Questions about pictured scenes
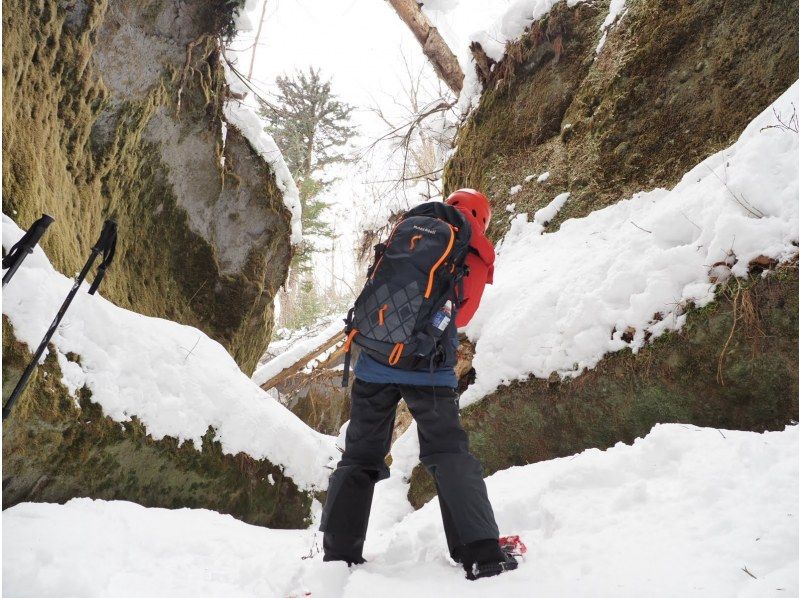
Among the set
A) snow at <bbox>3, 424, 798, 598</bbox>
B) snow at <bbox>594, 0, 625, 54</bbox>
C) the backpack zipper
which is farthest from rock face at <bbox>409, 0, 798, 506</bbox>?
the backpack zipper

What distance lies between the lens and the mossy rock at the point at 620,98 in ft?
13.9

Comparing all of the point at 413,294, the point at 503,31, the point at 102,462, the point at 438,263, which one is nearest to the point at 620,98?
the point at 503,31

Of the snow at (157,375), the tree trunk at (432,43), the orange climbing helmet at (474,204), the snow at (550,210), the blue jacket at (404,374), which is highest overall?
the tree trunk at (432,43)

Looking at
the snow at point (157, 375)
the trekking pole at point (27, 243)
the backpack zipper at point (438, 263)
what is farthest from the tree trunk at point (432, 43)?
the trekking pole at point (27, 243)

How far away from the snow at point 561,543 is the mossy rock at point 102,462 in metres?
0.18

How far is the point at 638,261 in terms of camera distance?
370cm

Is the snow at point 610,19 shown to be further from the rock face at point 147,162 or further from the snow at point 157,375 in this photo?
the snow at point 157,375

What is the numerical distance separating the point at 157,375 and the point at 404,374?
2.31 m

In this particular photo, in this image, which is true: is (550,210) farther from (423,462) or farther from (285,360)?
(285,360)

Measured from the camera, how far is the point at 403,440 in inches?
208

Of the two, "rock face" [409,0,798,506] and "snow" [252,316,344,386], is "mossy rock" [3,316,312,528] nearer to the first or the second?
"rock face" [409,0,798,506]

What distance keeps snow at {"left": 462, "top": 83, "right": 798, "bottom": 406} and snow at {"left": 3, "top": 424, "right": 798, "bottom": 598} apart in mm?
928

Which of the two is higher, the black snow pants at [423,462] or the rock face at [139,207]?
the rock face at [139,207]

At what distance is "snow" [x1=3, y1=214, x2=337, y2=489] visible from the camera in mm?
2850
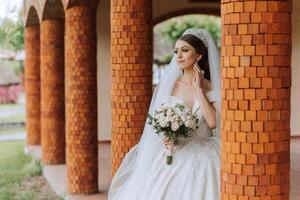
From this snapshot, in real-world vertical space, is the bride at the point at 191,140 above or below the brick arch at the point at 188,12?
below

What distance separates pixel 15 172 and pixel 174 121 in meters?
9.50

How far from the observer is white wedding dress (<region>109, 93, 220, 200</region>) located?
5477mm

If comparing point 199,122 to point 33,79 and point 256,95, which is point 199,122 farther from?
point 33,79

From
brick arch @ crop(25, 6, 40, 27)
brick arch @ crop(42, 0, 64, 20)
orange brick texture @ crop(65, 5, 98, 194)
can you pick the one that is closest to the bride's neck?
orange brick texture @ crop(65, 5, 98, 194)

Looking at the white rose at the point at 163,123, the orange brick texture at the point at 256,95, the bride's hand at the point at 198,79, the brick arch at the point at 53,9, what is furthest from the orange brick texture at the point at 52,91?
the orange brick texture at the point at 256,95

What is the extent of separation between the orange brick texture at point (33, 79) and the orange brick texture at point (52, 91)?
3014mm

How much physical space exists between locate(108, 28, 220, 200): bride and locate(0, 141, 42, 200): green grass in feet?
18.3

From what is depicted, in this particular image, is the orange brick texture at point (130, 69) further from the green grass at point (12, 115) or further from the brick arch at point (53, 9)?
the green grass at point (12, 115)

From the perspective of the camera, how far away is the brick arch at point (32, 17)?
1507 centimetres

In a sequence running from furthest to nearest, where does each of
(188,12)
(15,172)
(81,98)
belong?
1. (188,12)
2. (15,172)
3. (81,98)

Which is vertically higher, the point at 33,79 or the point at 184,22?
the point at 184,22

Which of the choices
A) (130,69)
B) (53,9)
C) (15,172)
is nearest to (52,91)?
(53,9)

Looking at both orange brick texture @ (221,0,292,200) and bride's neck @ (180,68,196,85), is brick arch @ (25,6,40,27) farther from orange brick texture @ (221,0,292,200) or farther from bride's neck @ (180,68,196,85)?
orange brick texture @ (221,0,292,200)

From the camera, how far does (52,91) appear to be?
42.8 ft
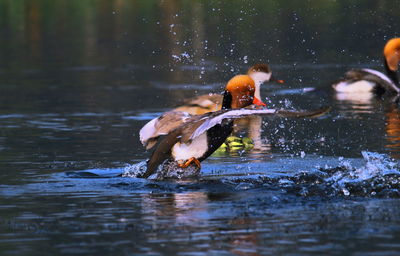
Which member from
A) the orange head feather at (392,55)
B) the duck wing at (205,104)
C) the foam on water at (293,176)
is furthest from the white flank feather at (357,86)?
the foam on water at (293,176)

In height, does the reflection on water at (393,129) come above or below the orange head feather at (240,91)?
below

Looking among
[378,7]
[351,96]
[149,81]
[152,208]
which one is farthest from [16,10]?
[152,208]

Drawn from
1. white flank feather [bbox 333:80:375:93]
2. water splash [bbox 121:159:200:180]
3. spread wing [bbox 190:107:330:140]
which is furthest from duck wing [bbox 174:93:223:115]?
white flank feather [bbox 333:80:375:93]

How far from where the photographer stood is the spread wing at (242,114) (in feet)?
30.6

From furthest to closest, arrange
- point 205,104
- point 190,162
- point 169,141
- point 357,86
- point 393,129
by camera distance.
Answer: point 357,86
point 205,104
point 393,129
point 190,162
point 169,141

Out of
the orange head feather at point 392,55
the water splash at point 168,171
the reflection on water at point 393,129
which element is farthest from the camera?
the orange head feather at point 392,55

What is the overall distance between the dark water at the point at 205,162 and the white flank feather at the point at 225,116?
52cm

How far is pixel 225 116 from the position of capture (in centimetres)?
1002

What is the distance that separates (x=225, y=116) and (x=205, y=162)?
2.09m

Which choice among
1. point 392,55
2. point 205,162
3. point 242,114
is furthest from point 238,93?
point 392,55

What is required:
Reproduce every item above word for word, leaving out the pictures.

Answer for the task:
Among the set
A) snow at <bbox>3, 424, 798, 598</bbox>
B) snow at <bbox>594, 0, 625, 54</bbox>
C) the backpack zipper
which is farthest from rock face at <bbox>409, 0, 798, 506</bbox>?
the backpack zipper

What distance lies between the lens and the mossy rock at the point at 620,98 in ft?
13.9

Comparing all of the point at 413,294, the point at 503,31, the point at 102,462, the point at 438,263, which one is nearest to the point at 620,98?
the point at 503,31

Of the snow at (157,375), the tree trunk at (432,43), the orange climbing helmet at (474,204), the snow at (550,210), the blue jacket at (404,374), which is highest overall?
the tree trunk at (432,43)

Looking at
the snow at point (157, 375)
the trekking pole at point (27, 243)
the backpack zipper at point (438, 263)
what is farthest from the tree trunk at point (432, 43)?
the trekking pole at point (27, 243)

How far away from the snow at point 561,543 is the mossy rock at point 102,462 in metres?
0.18

How far is the point at 638,261 in terms of camera distance?
370cm

Is the snow at point 610,19 shown to be further from the rock face at point 147,162 or further from the snow at point 157,375 in this photo?
the snow at point 157,375

What is the numerical distance separating the point at 157,375 and the point at 404,374?
2.31 m

In this particular photo, in this image, which is true: is (550,210) farther from (423,462) or farther from (285,360)?
(285,360)

Measured from the camera, how far is the point at 403,440 in inches?
208

Of the two, "rock face" [409,0,798,506] and "snow" [252,316,344,386], is "mossy rock" [3,316,312,528] nearer to the first or the second?
"rock face" [409,0,798,506]

What distance keeps snow at {"left": 462, "top": 83, "right": 798, "bottom": 406} and snow at {"left": 3, "top": 424, "right": 798, "bottom": 598} apart in mm?
928

Which of the two is higher, the black snow pants at [423,462] or the rock face at [139,207]?
the rock face at [139,207]

At what distance is "snow" [x1=3, y1=214, x2=337, y2=489] visible from the camera in mm?
2850
From this snapshot, in real-world vertical space, is the bride at the point at 191,140 above or below the brick arch at the point at 188,12?
below

What distance separates pixel 15 172 and pixel 174 121 in meters?
9.50

How far from the observer is white wedding dress (<region>109, 93, 220, 200</region>) located?
5477mm

If comparing point 199,122 to point 33,79 and point 256,95, which is point 199,122 farther from?
point 33,79

From
brick arch @ crop(25, 6, 40, 27)
brick arch @ crop(42, 0, 64, 20)
orange brick texture @ crop(65, 5, 98, 194)
can you pick the one that is closest to the bride's neck?
orange brick texture @ crop(65, 5, 98, 194)

Looking at the white rose at the point at 163,123, the orange brick texture at the point at 256,95, the bride's hand at the point at 198,79, the brick arch at the point at 53,9, what is furthest from the orange brick texture at the point at 52,91?
the orange brick texture at the point at 256,95

What is the extent of separation between the orange brick texture at point (33, 79) and the orange brick texture at point (52, 91)?
3014mm

How much physical space exists between locate(108, 28, 220, 200): bride and locate(0, 141, 42, 200): green grass in feet?
18.3

From what is depicted, in this particular image, is the orange brick texture at point (130, 69) further from the green grass at point (12, 115) or further from the brick arch at point (53, 9)?
the green grass at point (12, 115)

From the perspective of the camera, how far away is the brick arch at point (32, 17)?
1507 centimetres

In a sequence running from furthest to nearest, where does each of
(188,12)
(15,172)
(81,98)
belong?
1. (188,12)
2. (15,172)
3. (81,98)

Which is vertically higher, the point at 33,79 or the point at 184,22?
the point at 184,22

Which of the choices
A) (130,69)
B) (53,9)
C) (15,172)
is nearest to (52,91)?
(53,9)

Looking at both orange brick texture @ (221,0,292,200) and bride's neck @ (180,68,196,85), is brick arch @ (25,6,40,27) farther from orange brick texture @ (221,0,292,200) or farther from bride's neck @ (180,68,196,85)?
orange brick texture @ (221,0,292,200)

From the camera, how far does (52,91) appear to be?
42.8 ft
Which member from
A) the orange head feather at (392,55)
B) the duck wing at (205,104)
C) the foam on water at (293,176)
is furthest from the white flank feather at (357,86)?
the foam on water at (293,176)

In height, does the reflection on water at (393,129) come above or below the orange head feather at (240,91)?
below

Looking among
[378,7]
[351,96]
[149,81]
[152,208]
which one is farthest from [16,10]?
[152,208]

Drawn from
1. white flank feather [bbox 333:80:375:93]
2. water splash [bbox 121:159:200:180]
3. spread wing [bbox 190:107:330:140]
which is furthest from duck wing [bbox 174:93:223:115]?
white flank feather [bbox 333:80:375:93]

How far from where the photographer stood is the spread wing at (242,114) (in feet)?
30.6

From furthest to closest, arrange
- point 205,104
- point 190,162
- point 169,141
- point 357,86
- point 393,129
by camera distance.
Answer: point 357,86
point 205,104
point 393,129
point 190,162
point 169,141

Out of
the orange head feather at point 392,55
the water splash at point 168,171
the reflection on water at point 393,129
which element is farthest from the camera?
the orange head feather at point 392,55

What is the overall distance between the dark water at the point at 205,162 and the white flank feather at the point at 225,116?
52cm

How far is pixel 225 116 from the position of capture (in centimetres)?
1002

What is the distance that separates (x=225, y=116) and (x=205, y=162)?
2.09m

Which choice among
1. point 392,55
2. point 205,162
3. point 242,114
is furthest from point 238,93?
point 392,55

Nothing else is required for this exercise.